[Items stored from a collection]
++++++++++++++++++++
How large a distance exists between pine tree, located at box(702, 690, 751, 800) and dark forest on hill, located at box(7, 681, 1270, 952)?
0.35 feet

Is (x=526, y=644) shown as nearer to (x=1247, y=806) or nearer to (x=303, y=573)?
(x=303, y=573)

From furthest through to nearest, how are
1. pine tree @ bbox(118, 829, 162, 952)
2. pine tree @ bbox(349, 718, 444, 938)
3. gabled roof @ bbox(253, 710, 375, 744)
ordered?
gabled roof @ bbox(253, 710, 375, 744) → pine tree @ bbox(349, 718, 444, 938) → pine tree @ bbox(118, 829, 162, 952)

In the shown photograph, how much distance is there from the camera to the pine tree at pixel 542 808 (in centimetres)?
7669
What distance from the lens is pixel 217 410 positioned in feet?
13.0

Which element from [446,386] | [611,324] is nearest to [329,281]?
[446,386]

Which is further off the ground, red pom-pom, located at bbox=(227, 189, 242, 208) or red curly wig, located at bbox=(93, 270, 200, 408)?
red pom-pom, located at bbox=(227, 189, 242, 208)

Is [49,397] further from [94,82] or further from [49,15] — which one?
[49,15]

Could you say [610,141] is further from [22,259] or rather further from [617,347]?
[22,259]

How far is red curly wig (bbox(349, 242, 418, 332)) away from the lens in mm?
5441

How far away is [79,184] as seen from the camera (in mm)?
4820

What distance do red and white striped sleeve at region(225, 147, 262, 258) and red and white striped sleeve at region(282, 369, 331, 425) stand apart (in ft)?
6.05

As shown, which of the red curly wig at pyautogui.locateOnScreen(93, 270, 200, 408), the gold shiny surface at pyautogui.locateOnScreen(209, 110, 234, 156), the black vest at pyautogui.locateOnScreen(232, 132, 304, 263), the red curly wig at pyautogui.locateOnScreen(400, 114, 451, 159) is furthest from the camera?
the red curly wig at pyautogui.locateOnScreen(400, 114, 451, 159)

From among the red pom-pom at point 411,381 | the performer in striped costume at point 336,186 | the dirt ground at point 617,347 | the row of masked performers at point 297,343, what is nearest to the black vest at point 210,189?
++++++++++++++++++++
▸ **EXERCISE BRIEF**: Reproduce word for word the part of the data that opens with the line containing "From furthest through to nearest, how are" and closes with the line containing "gabled roof @ bbox(253, 710, 375, 744) →", including both of those lines.

▸ **ANSWER TO THE TASK**:
From furthest through to nearest, how are
1. pine tree @ bbox(118, 829, 162, 952)
2. pine tree @ bbox(349, 718, 444, 938)
3. gabled roof @ bbox(253, 710, 375, 744)
ordered?
gabled roof @ bbox(253, 710, 375, 744) → pine tree @ bbox(349, 718, 444, 938) → pine tree @ bbox(118, 829, 162, 952)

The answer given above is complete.